Belleville News-Democrat

All along the watchtower, cameras kept the view

A recent story about Illinois Gov. Bruce Rauner proposing cameras to replace guards in the towers at our lesser-security state prisons was captivating.

The technology could potentially do a better job, reduce the number of guards and shift more to where they can better control the inmates and save $4 million a year. The story went on to say that Pennsylvania did it and saved $5 million and Michigan did it and saved $15 million.

Makes you wonder why we couldn’t save even more?

It was an unexpected surprise to find we do prisons better, or at least cheaper, to begin with.

All three states house roughly similar numbers of inmates. Illinois does it for $1.1 billion less than Pennsylvania and $563 million less than Michigan.

By inmate, ours each cost taxpayers $31,856 a year while Michigan spends $46,376 per inmate and Pennsylvania $50,000. Illinois and Pennsylvania each run 25 institutions, but we do it with 3,400 fewer employees.

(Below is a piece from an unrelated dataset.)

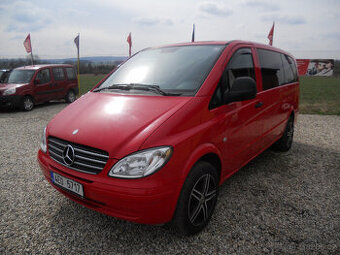 Mercedes Benz Vito 2.2CDi 110Kw CZ, 2.majitel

Still, we are a heck of a lot broker than our peers. Cutting costs through technology has been a Rauner theme, and a recent point of contention as our Madigan acolyte of a state comptroller, Susana Mendoza, blocked spending on technology that improves efficiencies and secures state financial systems and personnel records against hackers. Politics again take Illinoisans hostage.

If technology can be constantly vigilant with thermal cameras and software that can set off alarms if it recognizes an inmate fight, an escape attempt or someone trying to toss a bag of drugs into the fence, then cheaper and better is the way to go. Corrections officers can be better used than just staring out at a yard for months on end awaiting a few minutes of trouble.